TEXT SHOWN:
>> Start

My grandfather built all the
furniture and grandmother sewed, by hand, all the clothing for the family.
Eventually she did get a sewing machine. Beds were simply a canvas bag
filled with fresh straw or hay. John was not a very tall man but had broad
shoulders and huge hands. Like his sons his strength was in his great
determination. Louise was very small, well under five feet tall. I
have only one memory of her. After John died she lived with different family
members and while she lived at our home, I remember seeing her run quickly from
the house, because she was feeling sick to her stomach. She was wearing a
black l dress and I think I remember Dad saying she always wore black. She
died when I was three.
I recently. (May 1999) obtained
documents from the Saskatchewan Archives Board regarding the Frank Family
homestead. The earliest document is stamped may 7/913 and during that
summer they broke 18 acres. The following year they cropped these 18 acres
and broke another 24 acres. Each year a bit more acres. The
following year they cropped these 18 acres and broke another 24 acres.
Each year a bit more prairie was broken and each year more stock was added.
Perhaps the reason that the children attended school only to grade three and
then only during the winter months, was that John needed all the help he could
get to break the prairie. They attended Pontoville School, which was just
one half mile north of the farm buildings where Mom and Dad lived when they were
married. The school was named for the Ponto family on whose land it was
built. the teacher was a local farmer, and he too was busy during nice
weather, so taught only during the winter. Dad liked school but there was
little time for education. I suppose he was self-taught as he kept
accurate records of his farm operation and read quite a lot.

>> End

DIRECTIONS: Return the homestead memoir in full, word for word. These items have no connection to the homestead memoir.

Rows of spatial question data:
>> Start

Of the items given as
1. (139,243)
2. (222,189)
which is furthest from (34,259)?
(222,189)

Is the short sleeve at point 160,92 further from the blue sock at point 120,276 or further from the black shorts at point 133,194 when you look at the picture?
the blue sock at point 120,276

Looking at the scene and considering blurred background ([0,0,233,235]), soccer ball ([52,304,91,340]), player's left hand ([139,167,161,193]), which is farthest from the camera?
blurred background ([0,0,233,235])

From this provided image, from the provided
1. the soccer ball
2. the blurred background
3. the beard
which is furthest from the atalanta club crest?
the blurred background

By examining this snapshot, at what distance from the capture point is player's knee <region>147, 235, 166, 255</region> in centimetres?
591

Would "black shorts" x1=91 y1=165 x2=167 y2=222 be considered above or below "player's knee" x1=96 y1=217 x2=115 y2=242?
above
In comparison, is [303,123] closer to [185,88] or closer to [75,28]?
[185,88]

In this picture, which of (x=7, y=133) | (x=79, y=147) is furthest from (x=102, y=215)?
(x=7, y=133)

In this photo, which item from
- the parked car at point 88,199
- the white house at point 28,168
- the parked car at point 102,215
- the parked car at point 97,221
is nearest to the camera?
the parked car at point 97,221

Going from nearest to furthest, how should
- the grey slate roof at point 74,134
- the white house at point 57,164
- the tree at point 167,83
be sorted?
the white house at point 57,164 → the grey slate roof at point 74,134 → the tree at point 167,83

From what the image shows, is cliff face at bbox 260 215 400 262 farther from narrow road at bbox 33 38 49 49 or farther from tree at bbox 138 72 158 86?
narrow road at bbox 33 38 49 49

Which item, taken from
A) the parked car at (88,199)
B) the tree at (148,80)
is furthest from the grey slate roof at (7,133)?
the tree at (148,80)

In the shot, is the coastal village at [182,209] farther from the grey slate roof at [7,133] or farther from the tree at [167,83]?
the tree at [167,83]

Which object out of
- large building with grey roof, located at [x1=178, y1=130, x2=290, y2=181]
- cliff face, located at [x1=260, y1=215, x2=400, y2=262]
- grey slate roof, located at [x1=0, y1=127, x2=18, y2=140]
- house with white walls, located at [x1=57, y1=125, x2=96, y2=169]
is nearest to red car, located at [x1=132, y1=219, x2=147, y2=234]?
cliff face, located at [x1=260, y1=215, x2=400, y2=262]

>> End

RESPONSE FOR THIS EXERCISE:
My grandfather built all the
furniture and grandmother sewed, by hand, all the clothing for the family.
Eventually she did get a sewing machine. Beds were simply a canvas bag
filled with fresh straw or hay. John was not a very tall man but had broad
shoulders and huge hands. Like his sons his strength was in his great
determination. Louise was very small, well under five feet tall. I
have only one memory of her. After John died she lived with different family
members and while she lived at our home, I remember seeing her run quickly from
the house, because she was feeling sick to her stomach. She was wearing a
black l dress and I think I remember Dad saying she always wore black. She
died when I was three.
I recently. (May 1999) obtained
documents from the Saskatchewan Archives Board regarding the Frank Family
homestead. The earliest document is stamped may 7/913 and during that
summer they broke 18 acres. The following year they cropped these 18 acres
and broke another 24 acres. Each year a bit more acres. The
following year they cropped these 18 acres and broke another 24 acres.
Each year a bit more prairie was broken and each year more stock was added.
Perhaps the reason that the children attended school only to grade three and
then only during the winter months, was that John needed all the help he could
get to break the prairie. They attended Pontoville School, which was just
one half mile north of the farm buildings where Mom and Dad lived when they were
married. The school was named for the Ponto family on whose land it was
built. the teacher was a local farmer, and he too was busy during nice
weather, so taught only during the winter. Dad liked school but there was
little time for education. I suppose he was self-taught as he kept
accurate records of his farm operation and read quite a lot.